Private Sub splitUpRegexPattern()
Dim regEx As New RegExp
Dim strPattern As String
Dim strInput As String
Dim strReplace As String
Dim Myrange As Range
Set Myrange = ActiveSheet.Range("A1:A50")
For Each C In Myrange
strPattern = "([0-9]{1,2}.*[0-9]{4}) (.*)"
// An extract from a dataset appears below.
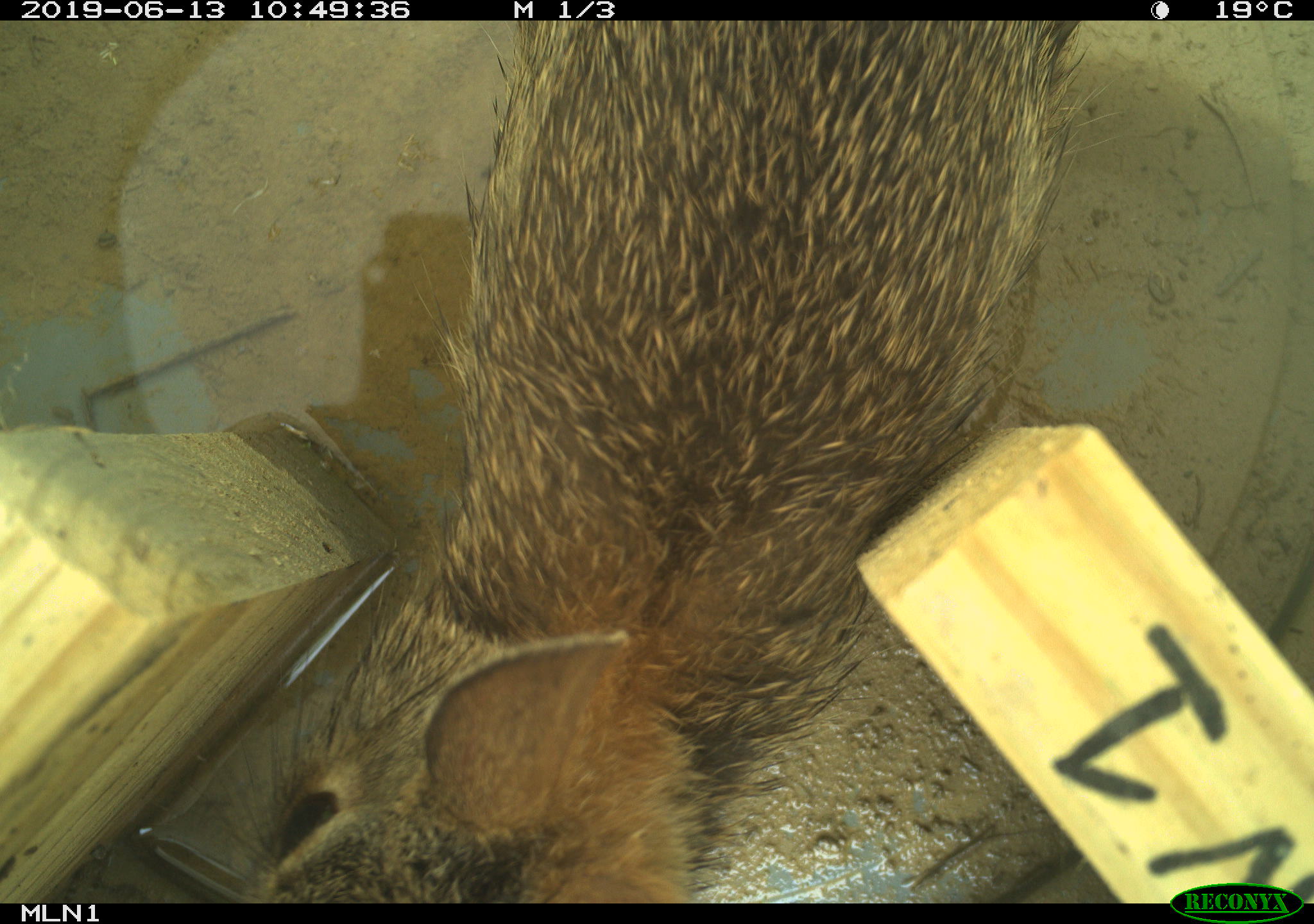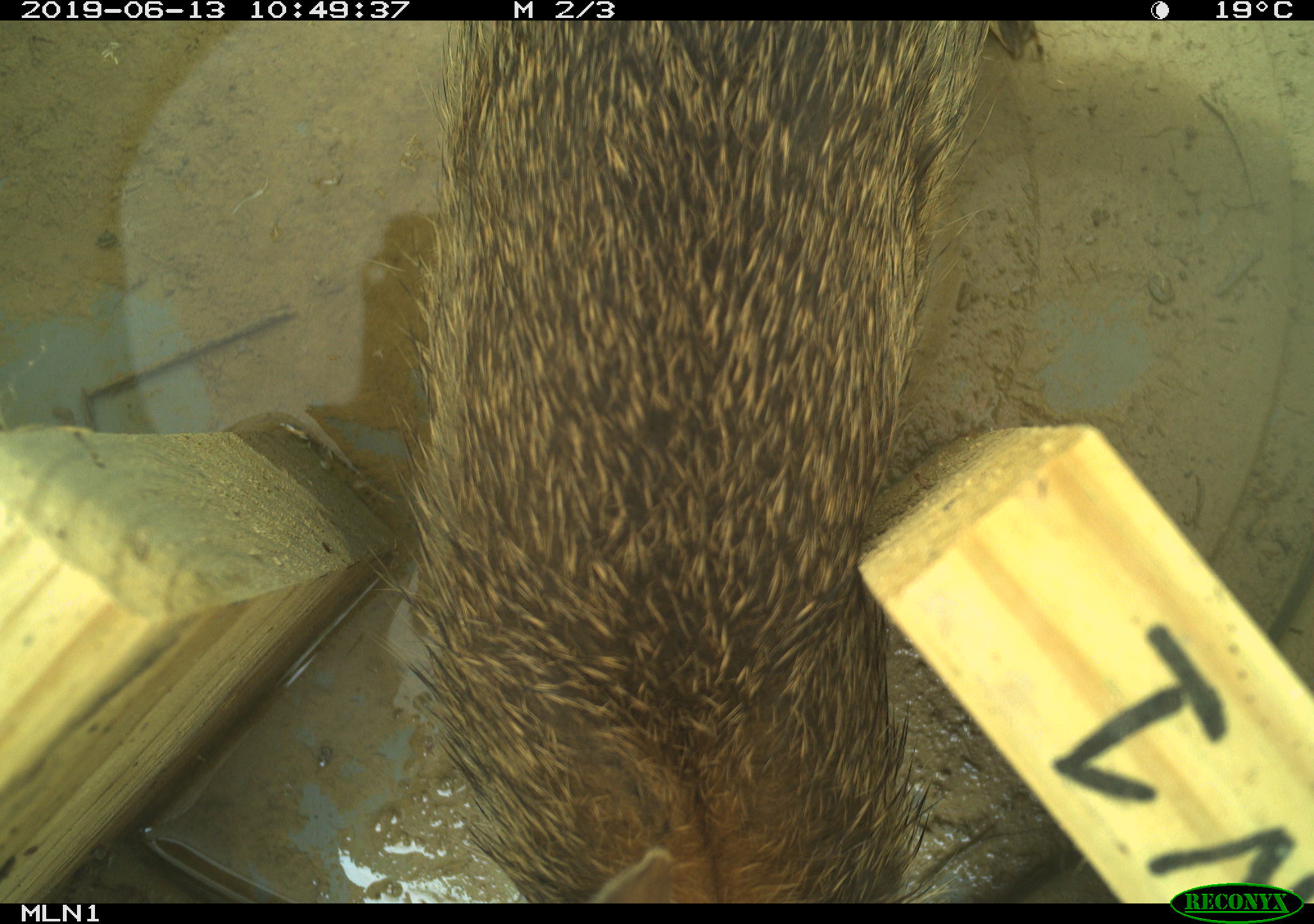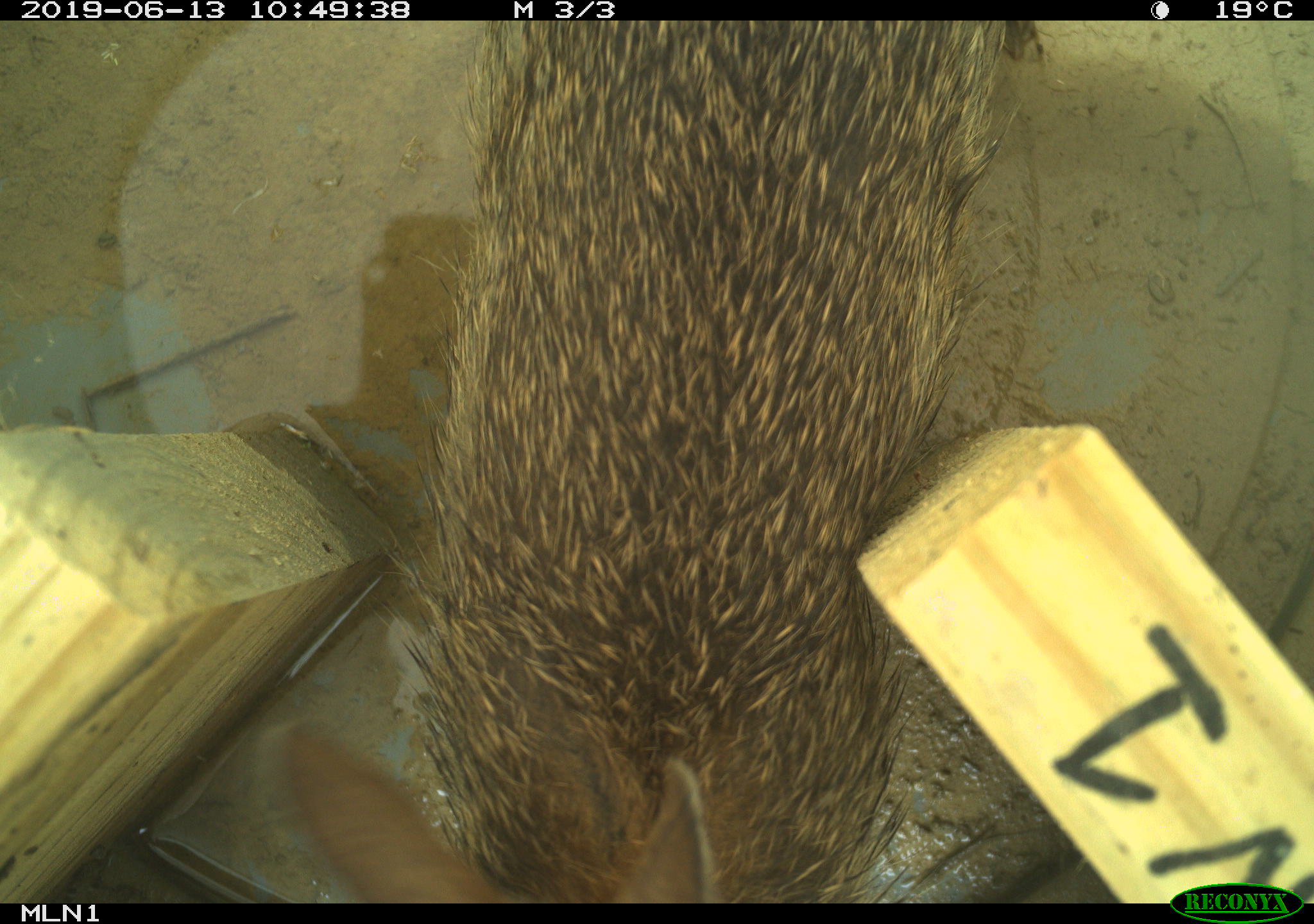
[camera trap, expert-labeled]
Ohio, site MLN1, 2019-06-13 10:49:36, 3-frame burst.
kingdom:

'strPattern = "(\d{1,2}.*\d{4}) (.*)"
If strPattern <> "" Then
strInput = C.Value
strReplace = "$1"
With regEx
.Global = True
.MultiLine = True
.IgnoreCase = False
.Pattern = strPattern
End With
If regEx.Test(strInput) Then
C.Offset(0, 1) = regEx.Replace(strInput, "$1")
C.Offset(0, 2) = regEx.Replace(strInput, "$2")
Else
C.Offset(0, 1) = "(Not matched)"
End If
End If
Next
End Sub
Result:
To use an in-cell function, set it up to extract a single piece such as Date or everything else. The following code will extract the date. Cell B1 would have the following equation: =extractDate(A1)
Function extractDate(Myrange As Range) As String
Dim regEx As New RegExp
Dim strPattern As String
Dim strInput As String
Dim strRaplace As String
Dim strOutput As String
strPattern = "(\d{1,2}.*\d{4}) (.*)"
If strPattern <> "" Then
strInput = Myrange.Value
strReplace = ""
With regEx
.Global = True
.MultiLine = True
.IgnoreCase = False
.Pattern = strPattern
End With
If regEx.Test(strInput) Then
extractDate = regEx.Replace(strInput, "$1")
Else
extractDate = "Not matched"
End If
End If
End Function
To make another function for extracting the rest of the date simply change $1 to $2 and it will return the second defined match in the pattern.